• [What this task involves] Could you print the listing again exactly, omitting the pictures?

• [Data records]
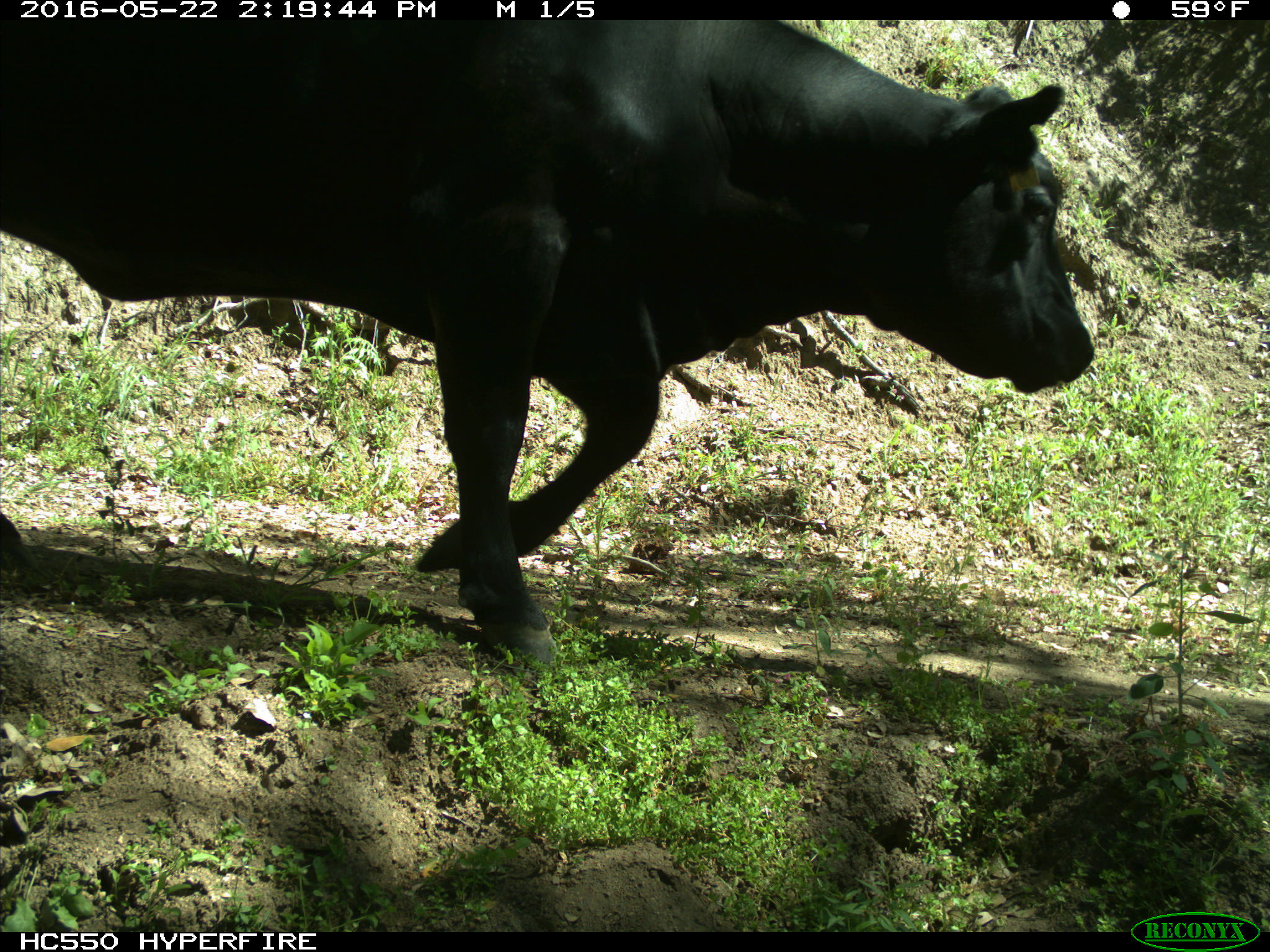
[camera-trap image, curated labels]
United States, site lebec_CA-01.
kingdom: Animalia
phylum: Chordata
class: Mammalia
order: Artiodactyla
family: Bovidae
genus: Bos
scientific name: Bos taurus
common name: domestic cow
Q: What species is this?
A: Bos taurus (domestic cow).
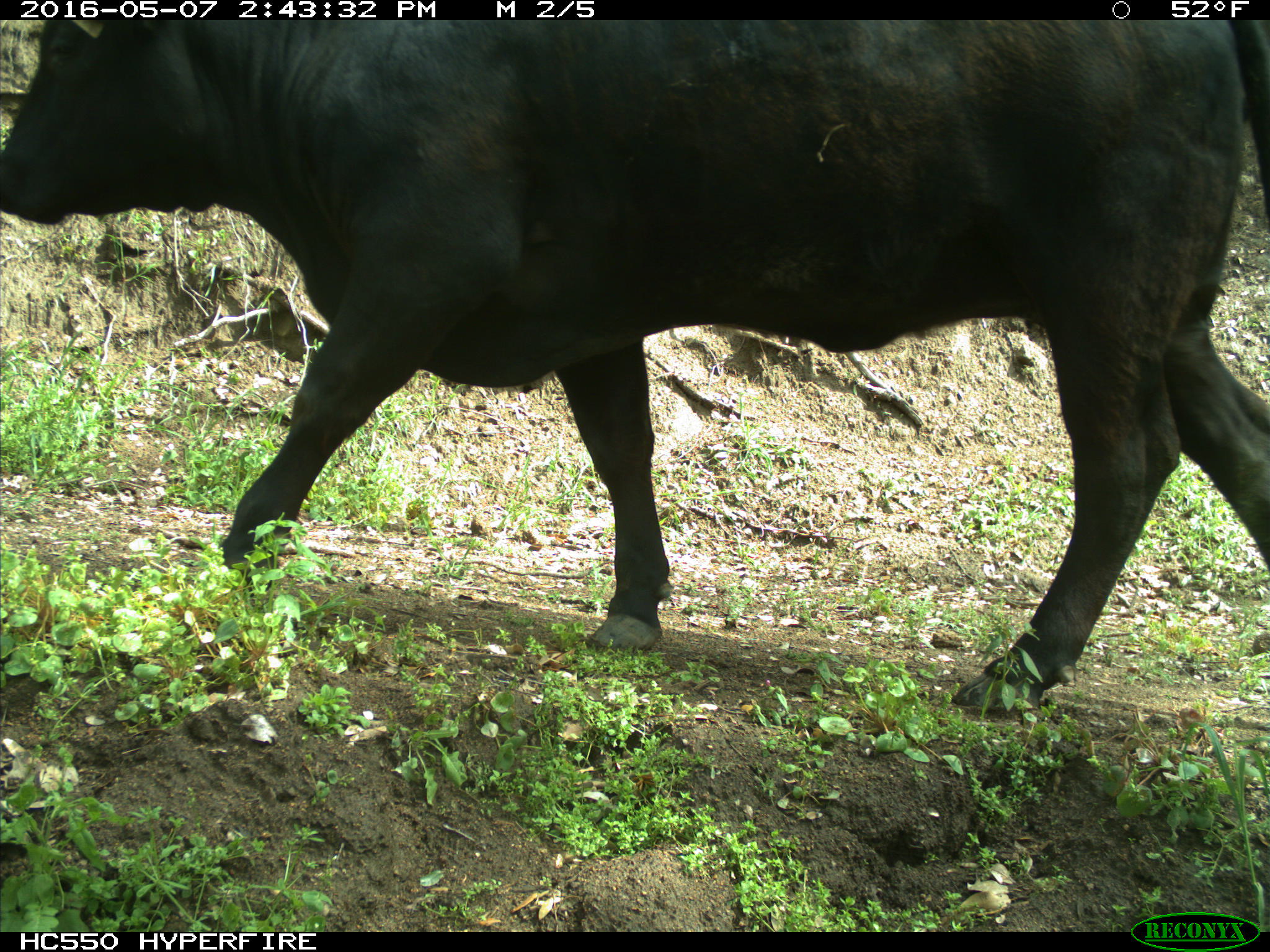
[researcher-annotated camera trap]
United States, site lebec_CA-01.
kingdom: Animalia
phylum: Chordata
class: Mammalia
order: Artiodactyla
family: Bovidae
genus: Bos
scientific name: Bos taurus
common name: domestic cow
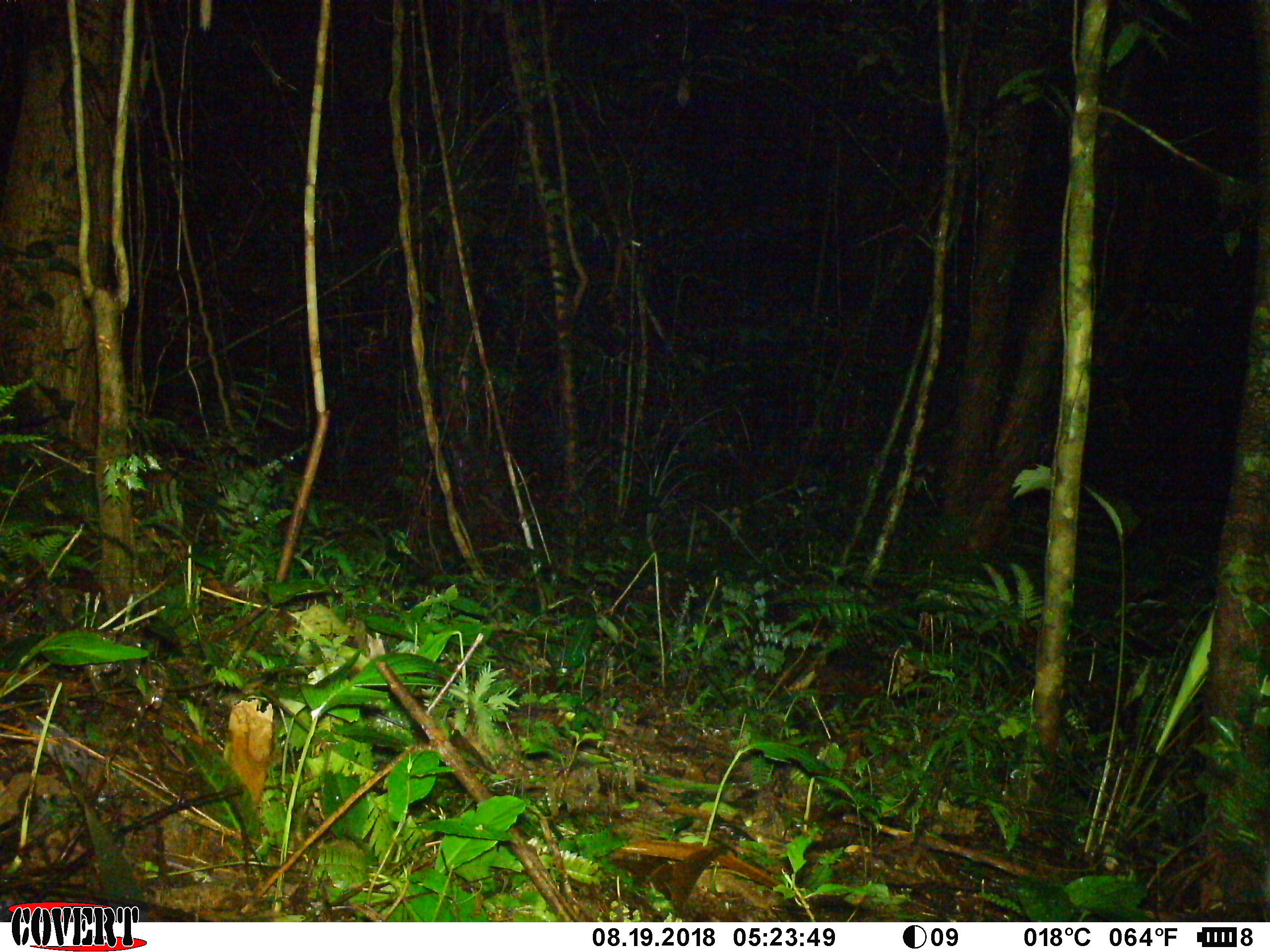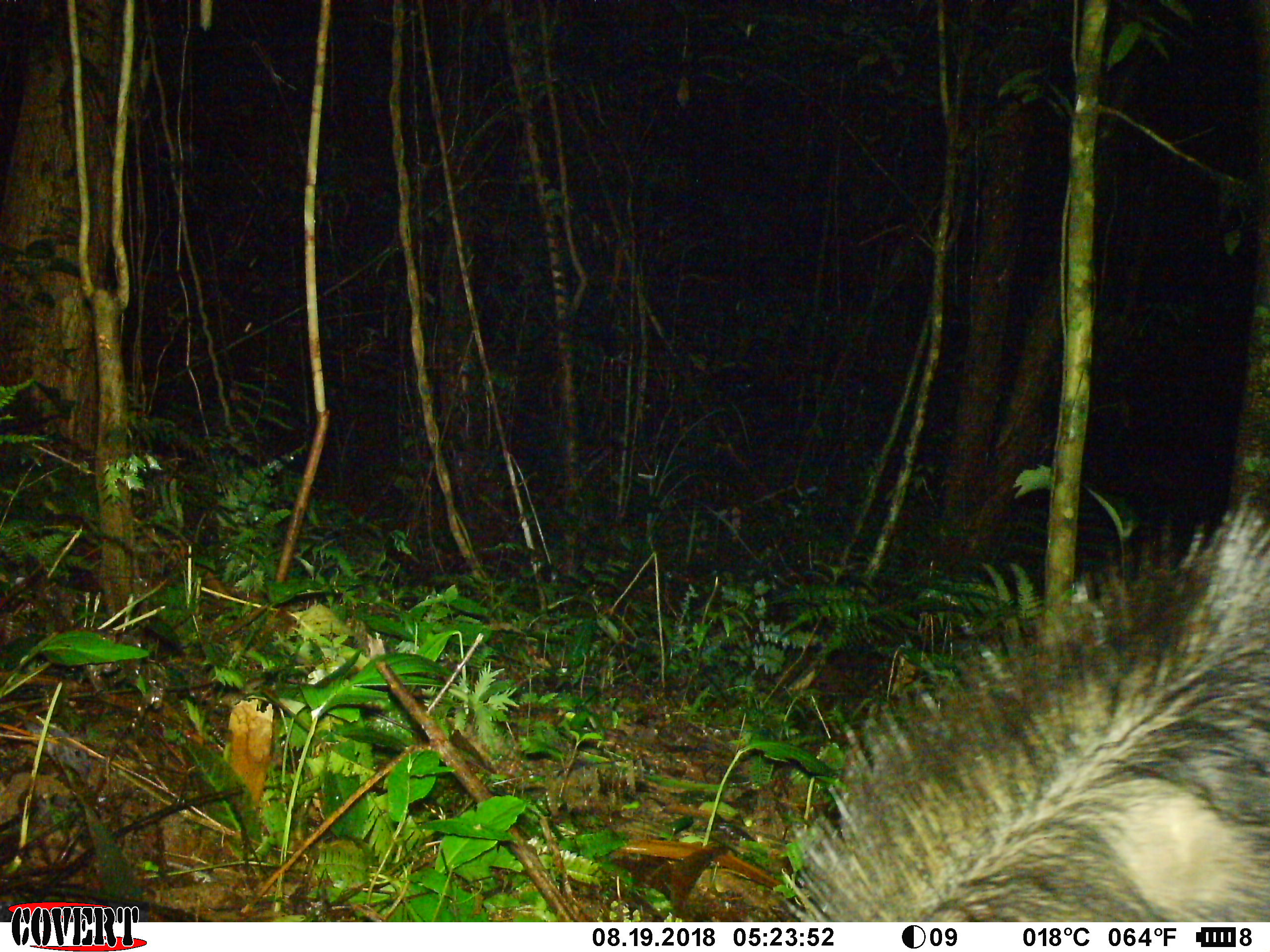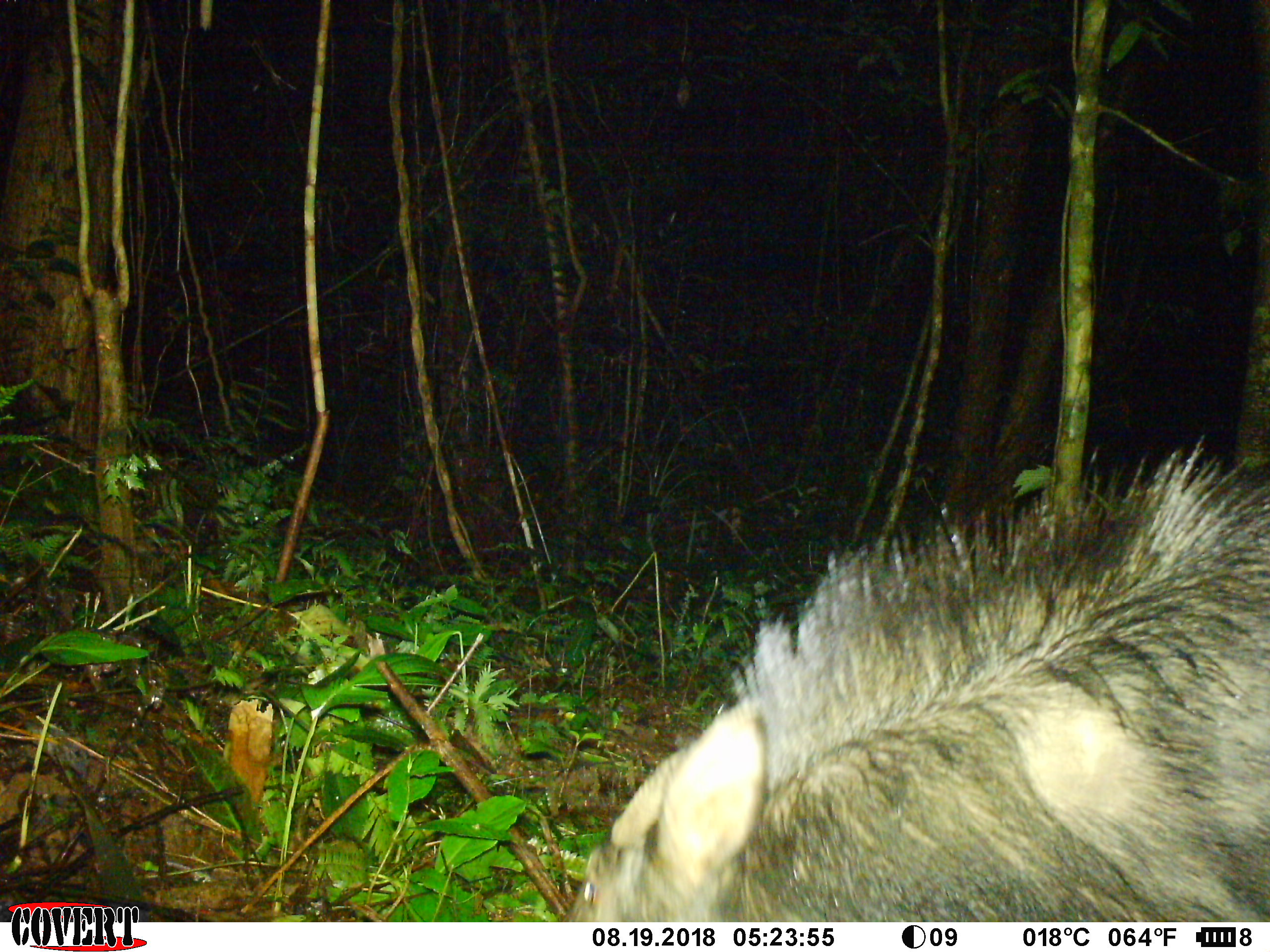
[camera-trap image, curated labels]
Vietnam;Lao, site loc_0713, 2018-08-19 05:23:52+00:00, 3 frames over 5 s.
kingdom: Animalia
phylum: Chordata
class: Mammalia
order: Artiodactyla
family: Bovidae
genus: Capricornis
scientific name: Capricornis sumatraensis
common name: chinese serow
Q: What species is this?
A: Chinese serow (Capricornis sumatraensis).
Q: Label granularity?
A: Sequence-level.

• [Worked solution]
[camera-trap image, curated labels]
United States, site lebec_CA-01.
kingdom: Animalia
phylum: Chordata
class: Mammalia
order: Artiodactyla
family: Bovidae
genus: Bos
scientific name: Bos taurus
common name: domestic cow
Q: What species is this?
A: Bos taurus (domestic cow).
[researcher-annotated camera trap]
United States, site lebec_CA-01.
kingdom: Animalia
phylum: Chordata
class: Mammalia
order: Artiodactyla
family: Bovidae
genus: Bos
scientific name: Bos taurus
common name: domestic cow
[camera-trap image, curated labels]
Vietnam;Lao, site loc_0713, 2018-08-19 05:23:52+00:00, 3 frames over 5 s.
kingdom: Animalia
phylum: Chordata
class: Mammalia
order: Artiodactyla
family: Bovidae
genus: Capricornis
scientific name: Capricornis sumatraensis
common name: chinese serow
Q: What species is this?
A: Chinese serow (Capricornis sumatraensis).
Q: Label granularity?
A: Sequence-level.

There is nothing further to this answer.